◆ **SET EXERCISE 1**
Answer these questions using the court opinion below:
(a) Which judge is named as the author of the opinion?
(b) What is the case number of the trial court case being appealed?
(c) In what manner was the motion for leave to amend the complaint made?
◆ **SET EXERCISE 2**
Transcribe the court opinion below word for word, everything from "1.Either you or" down to "of individual arbitrations.".

>> begin SUPPLIED TEXT

Court of Appeals of Ohio, Eighth District

November 21, 2019

THEODORE DUMAS, ET AL., Plaintiffs-Appellees,
v.
NORTH EAST AUTO CREDIT, L.L.C., Defendant-Appellant.

          Civil Appeal from the Cuyahoga County Common Pleas Court Case No. CV-17-885863

          Frederick & Berler, L.L.C., Ronald I. Frederick, Michael Berler, and Michael L. Fine, for appellees.

          The Gertsburg Law Firm Co., L.PA., Mark M. Turner, Eugene Friedman, Maximilian Julian, and Cynthia M. Menta; and William J. Krueger, for appellant

          JOURNAL ENTRY AND OPINION

          SEAN C. GALLAGHER, JUDGE

         {¶1} North East Auto Credit, L.L.C. ("NEAC"), appeals the denial of its motion to stay the trial court proceedings under R.C. 2711.02(B) pending an arbitration of the class-action allegations, which were advanced for the first time in an amended complaint filed over a year after the initial pleading. Although the trial court erred in concluding that NEAC waived its right to assert the arbitration defense with respect to the putative class members, it nonetheless reached the correct result. We therefore affirm.

         {¶2} Theodore Dumas and Charlene Parker purchased a vehicle from NEAC. In their purchase agreement, Dumas and Parker agreed that either party may seek to arbitrate any disputes arising thereunder, and that if the matter was arbitrated, the plaintiffs waived any right to join a class-action lawsuit:

1.Either you or we may choose to have any dispute between us decided by arbitration and not in court or by jury trial.
2.If a dispute is arbitrated, you will give up your right to participate as a class representative or a class member on any class claim you have against us including any right to class arbitration or any consolidation of individual arbitrations.
Any claim or dispute, whether in contract tort, statute or otherwise (including the interpretation and scope of the Arbitration Agreement, and the arbitrability of the claim or dispute), between you and us or our employees, agents, successors or assigns, which arises out of or relates to * * * [the] purchase or condition of this vehicle, this contract or any resulting transaction or relationship (including any such relationship with third parties that don't sign this contract) shall, at your or our election, be resolved by neutral, binding arbitration and not court action.

         In light of the permissive nature of the arbitration clause, Dumas and Parker chose to file a lawsuit to settle a disagreement with NEAC, which in turn, consented to proceed on the individual claims despite preserving its affirmative defense of arbitration. We note that according to the express terms of their agreement, Dumas and Parker have not waived their right to participate as class representatives or members, and in addition, NEAC is not asserting any right to seek a stay pending the arbitration of Dumas and Parker's individual claims.

         {¶3} During the pretrial proceedings, Dumas and Parker requested and were granted leave to amend their complaint, although the basis of that request is disputed. The motion for leave was made orally during a pretrial conference, and there is no record of the proposed amendments. The amended complaint included allegations for similarly situated, putative class members. Dumas and Parker claim that NEAC should have been aware of the impending class-action allegations regardless of any confusion over the substantive basis of their request, and therefore, NEAC consented to including the class allegations. NEAC claims that Dumas and Parker only asked for leave to amend the complaint in order to address their individual claims; otherwise, NEAC would have objected to the inclusion of the class-action allegations.

>> end SUPPLIED TEXT
>> begin INFORMATION SHOWN

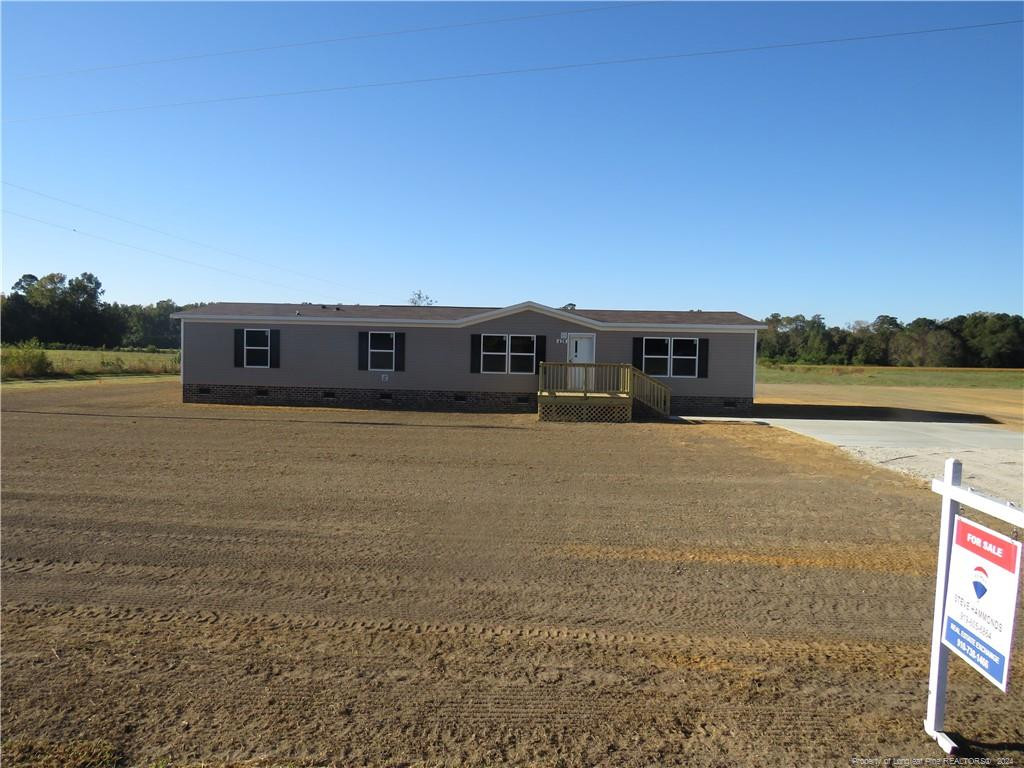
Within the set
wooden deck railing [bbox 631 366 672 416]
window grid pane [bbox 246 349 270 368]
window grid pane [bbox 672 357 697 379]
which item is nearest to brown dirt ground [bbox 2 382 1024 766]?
wooden deck railing [bbox 631 366 672 416]

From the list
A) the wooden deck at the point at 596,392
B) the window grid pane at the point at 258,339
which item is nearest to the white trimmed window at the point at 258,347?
the window grid pane at the point at 258,339

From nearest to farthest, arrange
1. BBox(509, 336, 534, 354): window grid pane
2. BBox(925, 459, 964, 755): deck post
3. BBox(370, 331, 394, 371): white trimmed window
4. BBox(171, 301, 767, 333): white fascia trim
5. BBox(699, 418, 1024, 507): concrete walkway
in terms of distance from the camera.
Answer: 1. BBox(925, 459, 964, 755): deck post
2. BBox(699, 418, 1024, 507): concrete walkway
3. BBox(171, 301, 767, 333): white fascia trim
4. BBox(509, 336, 534, 354): window grid pane
5. BBox(370, 331, 394, 371): white trimmed window

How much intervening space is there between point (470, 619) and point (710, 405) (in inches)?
719

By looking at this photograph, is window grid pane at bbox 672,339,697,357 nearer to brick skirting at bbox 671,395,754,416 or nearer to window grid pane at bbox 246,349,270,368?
brick skirting at bbox 671,395,754,416

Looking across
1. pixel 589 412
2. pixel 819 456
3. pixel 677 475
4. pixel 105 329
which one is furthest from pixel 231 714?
pixel 105 329

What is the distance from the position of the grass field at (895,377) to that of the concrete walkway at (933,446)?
30.8m

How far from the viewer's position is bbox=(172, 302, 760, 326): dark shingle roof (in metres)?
22.0

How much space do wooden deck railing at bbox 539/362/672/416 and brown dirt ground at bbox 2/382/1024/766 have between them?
9.78 metres

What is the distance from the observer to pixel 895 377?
2160 inches

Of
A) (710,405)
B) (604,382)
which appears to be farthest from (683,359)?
(604,382)

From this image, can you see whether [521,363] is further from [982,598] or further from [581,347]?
[982,598]

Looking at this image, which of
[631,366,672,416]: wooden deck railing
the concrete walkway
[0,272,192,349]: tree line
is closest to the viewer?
the concrete walkway

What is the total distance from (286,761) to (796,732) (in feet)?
7.90

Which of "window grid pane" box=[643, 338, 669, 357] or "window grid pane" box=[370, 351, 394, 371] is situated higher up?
"window grid pane" box=[643, 338, 669, 357]
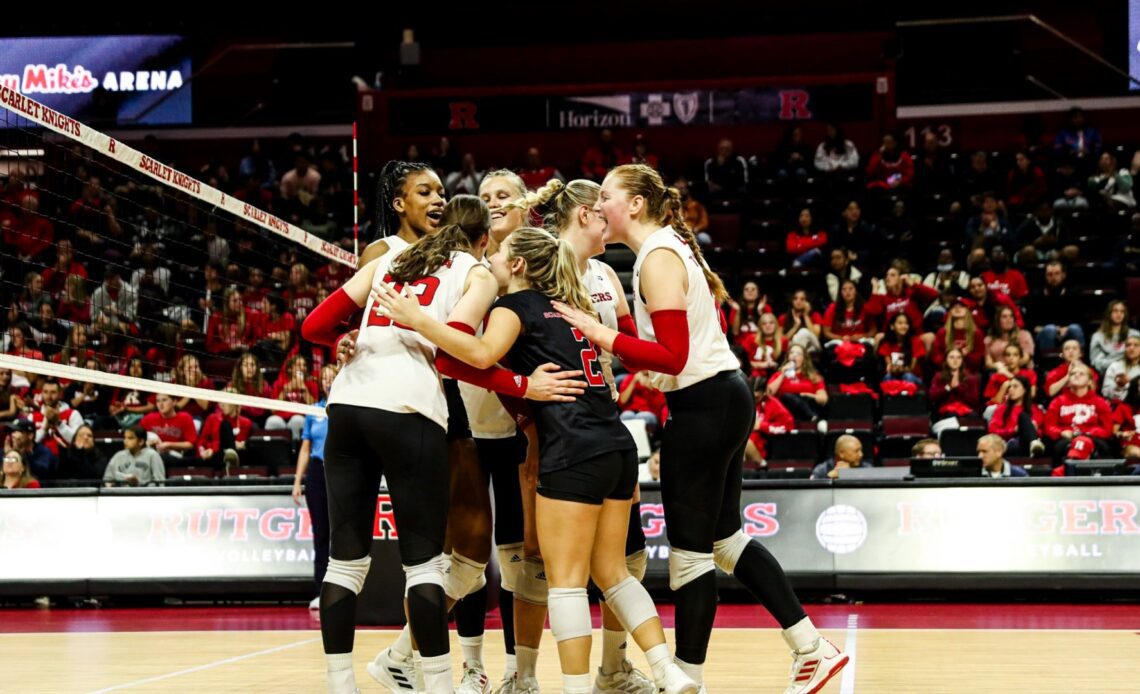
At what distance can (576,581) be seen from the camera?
4.47 metres

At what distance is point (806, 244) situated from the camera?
16172 millimetres

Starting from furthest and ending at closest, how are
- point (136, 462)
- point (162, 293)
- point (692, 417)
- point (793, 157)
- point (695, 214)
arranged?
point (793, 157), point (695, 214), point (162, 293), point (136, 462), point (692, 417)

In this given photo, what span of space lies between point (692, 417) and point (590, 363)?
44 cm

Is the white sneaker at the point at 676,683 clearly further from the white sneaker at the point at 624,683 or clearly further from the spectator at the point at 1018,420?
the spectator at the point at 1018,420

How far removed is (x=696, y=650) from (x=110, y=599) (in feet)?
24.1

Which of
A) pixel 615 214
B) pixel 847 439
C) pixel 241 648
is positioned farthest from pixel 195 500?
pixel 615 214

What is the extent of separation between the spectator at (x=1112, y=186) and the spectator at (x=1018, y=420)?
17.4ft

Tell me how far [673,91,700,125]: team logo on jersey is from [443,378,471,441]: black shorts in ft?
48.5

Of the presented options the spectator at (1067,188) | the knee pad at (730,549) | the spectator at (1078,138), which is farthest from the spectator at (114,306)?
the spectator at (1078,138)

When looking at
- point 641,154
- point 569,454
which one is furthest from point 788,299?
point 569,454

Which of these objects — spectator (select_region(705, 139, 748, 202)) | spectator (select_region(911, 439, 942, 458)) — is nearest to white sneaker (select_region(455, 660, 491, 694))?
spectator (select_region(911, 439, 942, 458))

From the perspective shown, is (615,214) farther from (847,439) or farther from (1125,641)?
(847,439)

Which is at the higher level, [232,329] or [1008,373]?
[232,329]

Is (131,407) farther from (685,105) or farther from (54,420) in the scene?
(685,105)
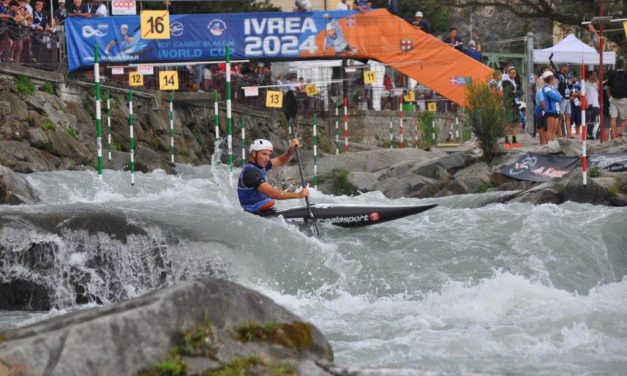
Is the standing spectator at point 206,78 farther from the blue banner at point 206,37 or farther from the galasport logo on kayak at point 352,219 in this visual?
the galasport logo on kayak at point 352,219

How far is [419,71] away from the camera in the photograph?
23.6 m

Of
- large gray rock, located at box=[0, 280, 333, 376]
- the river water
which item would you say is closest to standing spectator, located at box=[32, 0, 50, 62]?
the river water

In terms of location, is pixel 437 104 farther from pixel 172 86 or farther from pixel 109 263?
pixel 109 263

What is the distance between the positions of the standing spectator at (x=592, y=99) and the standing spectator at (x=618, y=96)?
0.69 m

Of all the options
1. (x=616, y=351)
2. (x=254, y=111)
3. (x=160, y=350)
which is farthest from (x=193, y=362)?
(x=254, y=111)

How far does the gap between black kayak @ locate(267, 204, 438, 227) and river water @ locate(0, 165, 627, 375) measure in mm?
138

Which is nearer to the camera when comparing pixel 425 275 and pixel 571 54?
pixel 425 275

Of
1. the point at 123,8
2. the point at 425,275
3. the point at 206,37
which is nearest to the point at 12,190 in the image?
the point at 425,275

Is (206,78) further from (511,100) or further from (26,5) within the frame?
(511,100)

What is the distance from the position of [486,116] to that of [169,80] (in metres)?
7.25

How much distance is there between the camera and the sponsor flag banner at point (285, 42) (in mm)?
22156

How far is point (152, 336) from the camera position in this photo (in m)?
5.83

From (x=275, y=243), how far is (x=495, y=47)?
43.0 metres

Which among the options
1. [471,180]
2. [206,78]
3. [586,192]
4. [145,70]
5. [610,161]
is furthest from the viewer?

>> end INFORMATION SHOWN

◆ **FINAL RESULT 1**
(a) Sean C. Gallagher
(b) CV-17-885863
(c) Orally during a pretrial conference

◆ **FINAL RESULT 2**
1.Either you or we may choose to have any dispute between us decided by arbitration and not in court or by jury trial.
2.If a dispute is arbitrated, you will give up your right to participate as a class representative or a class member on any class claim you have against us including any right to class arbitration or any consolidation of individual arbitrations.